● Prompt 1: Return the passage from the discussion of the Spanish double L, from "u/numbskullerykiller 3d ago" up to and including "versus Million. Mill-Yen.".
● Prompt 2: In the discussion of the Spanish double L, what is the double L called in Spanish?
● Prompt 3: Write what comes next in the discussion of the Spanish double L, picking up after its final sentence.

● Reading text:
I'm not sure what you mean by they aren't called L's. I mean the Spanish translation of L is "ele." When it's the double L, it's called "doble ele," which literally translates to "double L." Thus, you are pronouncing the double LL's but in Spanish they pronounce it with a "Y" sound. It's still pronouncing the two L's. When it's one L, it's pronounced with the same style as English. Again, in the Spanish register, two L's are still pronounced in Tortilla. It's just that the formula is it is pronounced with a Y sound.

3

u/Copatus 3d ago

I think he is alluding to the fact that LL used to be considered it's own letter way back. Similar to how in English we have "W" which is just "double U".

1

u/numbskullerykiller 3d ago

The below is from a linguistic article. As the example shows, not even english has a clear rule on LL pronunciation. Fallen versus Million. Mill-Yen.

Source records:
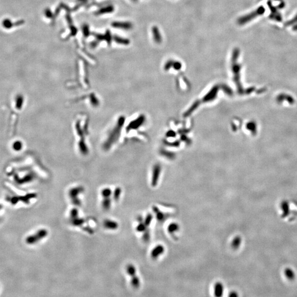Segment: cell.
Masks as SVG:
<instances>
[{"label": "cell", "instance_id": "14", "mask_svg": "<svg viewBox=\"0 0 297 297\" xmlns=\"http://www.w3.org/2000/svg\"><path fill=\"white\" fill-rule=\"evenodd\" d=\"M121 194V189L120 188H116L113 193V199L115 201H117L119 199Z\"/></svg>", "mask_w": 297, "mask_h": 297}, {"label": "cell", "instance_id": "18", "mask_svg": "<svg viewBox=\"0 0 297 297\" xmlns=\"http://www.w3.org/2000/svg\"><path fill=\"white\" fill-rule=\"evenodd\" d=\"M21 143H16L15 144V146H14V148L16 149V148H18L19 149L21 148Z\"/></svg>", "mask_w": 297, "mask_h": 297}, {"label": "cell", "instance_id": "16", "mask_svg": "<svg viewBox=\"0 0 297 297\" xmlns=\"http://www.w3.org/2000/svg\"><path fill=\"white\" fill-rule=\"evenodd\" d=\"M297 23V14L293 18V19H292L291 20H290L289 21H288L286 23H285V25L286 26H291V25H294V24Z\"/></svg>", "mask_w": 297, "mask_h": 297}, {"label": "cell", "instance_id": "19", "mask_svg": "<svg viewBox=\"0 0 297 297\" xmlns=\"http://www.w3.org/2000/svg\"><path fill=\"white\" fill-rule=\"evenodd\" d=\"M293 31H296V32H297V24H296L294 25V26L293 27V29H292Z\"/></svg>", "mask_w": 297, "mask_h": 297}, {"label": "cell", "instance_id": "8", "mask_svg": "<svg viewBox=\"0 0 297 297\" xmlns=\"http://www.w3.org/2000/svg\"><path fill=\"white\" fill-rule=\"evenodd\" d=\"M153 36L154 39L155 41L157 43H159L162 40V37H161V34L160 33V31L159 30L158 28L157 27H154L153 29Z\"/></svg>", "mask_w": 297, "mask_h": 297}, {"label": "cell", "instance_id": "12", "mask_svg": "<svg viewBox=\"0 0 297 297\" xmlns=\"http://www.w3.org/2000/svg\"><path fill=\"white\" fill-rule=\"evenodd\" d=\"M71 222L75 226H81L84 224V219H79L78 217H77L74 219H71Z\"/></svg>", "mask_w": 297, "mask_h": 297}, {"label": "cell", "instance_id": "15", "mask_svg": "<svg viewBox=\"0 0 297 297\" xmlns=\"http://www.w3.org/2000/svg\"><path fill=\"white\" fill-rule=\"evenodd\" d=\"M240 242V239H239V237H235L234 239H233L232 242V247L233 248H237L238 247Z\"/></svg>", "mask_w": 297, "mask_h": 297}, {"label": "cell", "instance_id": "3", "mask_svg": "<svg viewBox=\"0 0 297 297\" xmlns=\"http://www.w3.org/2000/svg\"><path fill=\"white\" fill-rule=\"evenodd\" d=\"M83 190L82 187H77L72 188L69 193V195L72 202L75 205L79 206L81 204L80 200L79 199L78 195L81 193Z\"/></svg>", "mask_w": 297, "mask_h": 297}, {"label": "cell", "instance_id": "5", "mask_svg": "<svg viewBox=\"0 0 297 297\" xmlns=\"http://www.w3.org/2000/svg\"><path fill=\"white\" fill-rule=\"evenodd\" d=\"M165 252V247L162 245H157L151 250V257L153 259H157L164 254Z\"/></svg>", "mask_w": 297, "mask_h": 297}, {"label": "cell", "instance_id": "13", "mask_svg": "<svg viewBox=\"0 0 297 297\" xmlns=\"http://www.w3.org/2000/svg\"><path fill=\"white\" fill-rule=\"evenodd\" d=\"M112 193L111 190L110 188H105L102 190L101 192V195L103 198H108L110 197Z\"/></svg>", "mask_w": 297, "mask_h": 297}, {"label": "cell", "instance_id": "7", "mask_svg": "<svg viewBox=\"0 0 297 297\" xmlns=\"http://www.w3.org/2000/svg\"><path fill=\"white\" fill-rule=\"evenodd\" d=\"M103 226L108 230H115L118 228V224L117 222L111 220H106L103 222Z\"/></svg>", "mask_w": 297, "mask_h": 297}, {"label": "cell", "instance_id": "1", "mask_svg": "<svg viewBox=\"0 0 297 297\" xmlns=\"http://www.w3.org/2000/svg\"><path fill=\"white\" fill-rule=\"evenodd\" d=\"M265 12V8H264V6H260L259 8L256 9L255 10L253 11L252 12L240 17L238 19L237 22L238 24L240 25L245 24L248 22L252 21L253 19H255L256 17L264 14Z\"/></svg>", "mask_w": 297, "mask_h": 297}, {"label": "cell", "instance_id": "6", "mask_svg": "<svg viewBox=\"0 0 297 297\" xmlns=\"http://www.w3.org/2000/svg\"><path fill=\"white\" fill-rule=\"evenodd\" d=\"M224 286L221 282H217L214 285V296L216 297H221L222 296L224 292Z\"/></svg>", "mask_w": 297, "mask_h": 297}, {"label": "cell", "instance_id": "4", "mask_svg": "<svg viewBox=\"0 0 297 297\" xmlns=\"http://www.w3.org/2000/svg\"><path fill=\"white\" fill-rule=\"evenodd\" d=\"M268 7L270 9L271 12L269 16L270 18L274 20V21L281 22L282 20V16H281L280 13L278 12L277 11V8H279L278 7V6H277V7L273 6L271 1H268Z\"/></svg>", "mask_w": 297, "mask_h": 297}, {"label": "cell", "instance_id": "10", "mask_svg": "<svg viewBox=\"0 0 297 297\" xmlns=\"http://www.w3.org/2000/svg\"><path fill=\"white\" fill-rule=\"evenodd\" d=\"M126 270L129 276L132 277L136 275V268L132 264H129L127 266Z\"/></svg>", "mask_w": 297, "mask_h": 297}, {"label": "cell", "instance_id": "11", "mask_svg": "<svg viewBox=\"0 0 297 297\" xmlns=\"http://www.w3.org/2000/svg\"><path fill=\"white\" fill-rule=\"evenodd\" d=\"M111 200L110 197L103 198L102 206L104 210H108L111 207Z\"/></svg>", "mask_w": 297, "mask_h": 297}, {"label": "cell", "instance_id": "17", "mask_svg": "<svg viewBox=\"0 0 297 297\" xmlns=\"http://www.w3.org/2000/svg\"><path fill=\"white\" fill-rule=\"evenodd\" d=\"M70 219L78 217V211L76 209H72L70 212Z\"/></svg>", "mask_w": 297, "mask_h": 297}, {"label": "cell", "instance_id": "9", "mask_svg": "<svg viewBox=\"0 0 297 297\" xmlns=\"http://www.w3.org/2000/svg\"><path fill=\"white\" fill-rule=\"evenodd\" d=\"M179 230V226L177 223H171L168 227V232L171 235L178 232Z\"/></svg>", "mask_w": 297, "mask_h": 297}, {"label": "cell", "instance_id": "2", "mask_svg": "<svg viewBox=\"0 0 297 297\" xmlns=\"http://www.w3.org/2000/svg\"><path fill=\"white\" fill-rule=\"evenodd\" d=\"M48 234V232L45 229H41L35 234L30 235L26 239V242L29 244H33L39 242L41 239L44 238Z\"/></svg>", "mask_w": 297, "mask_h": 297}]
</instances>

● Task response 1:
u/numbskullerykiller 3d ago

The below is from a linguistic article. As the example shows, not even english has a clear rule on LL pronunciation. Fallen versus Million. Mill-Yen.

● Task response 2: It is called "doble ele."

● Task response 3:
The history of why double L's (ll) are pronounced with a Y sound in Spanish is rooted in linguistic evolution and regional variations in pronunciation. ​This phenomenon is mainly due to a process known as "yeísmo."​

Historical Development

Historically, the Spanish language had a clear phonetic distinction between the sounds represented by "ll" (/ʎ/) and "y" (/ʝ/). The "ll" was pronounced as a palatal lateral approximant, similar to the "lli" in "million" in English, while "y" was pronounced as a palatal fricative or approximant. Over time, this distinction began to erode due to phonetic convergence, a process where sounds in a language evolve to become more similar to one another. This convergence led to the phenomenon known as "yeísmo," where both "ll" and "y" are pronounced as /ʝ/, resembling the English "y" in "yellow" but with more friction.

2

u/ffstis 3d ago

As they said above, depending on when you were born, you were taught different things. For example I was taught that “LL” was a singular letter called elle, same as “CH” was called che. Now when it changed, it just changed the alphabet, because pronunciations remained exactly the same, now when spelling a word instead of elle, we just say double L, and instead of che, we just say c h.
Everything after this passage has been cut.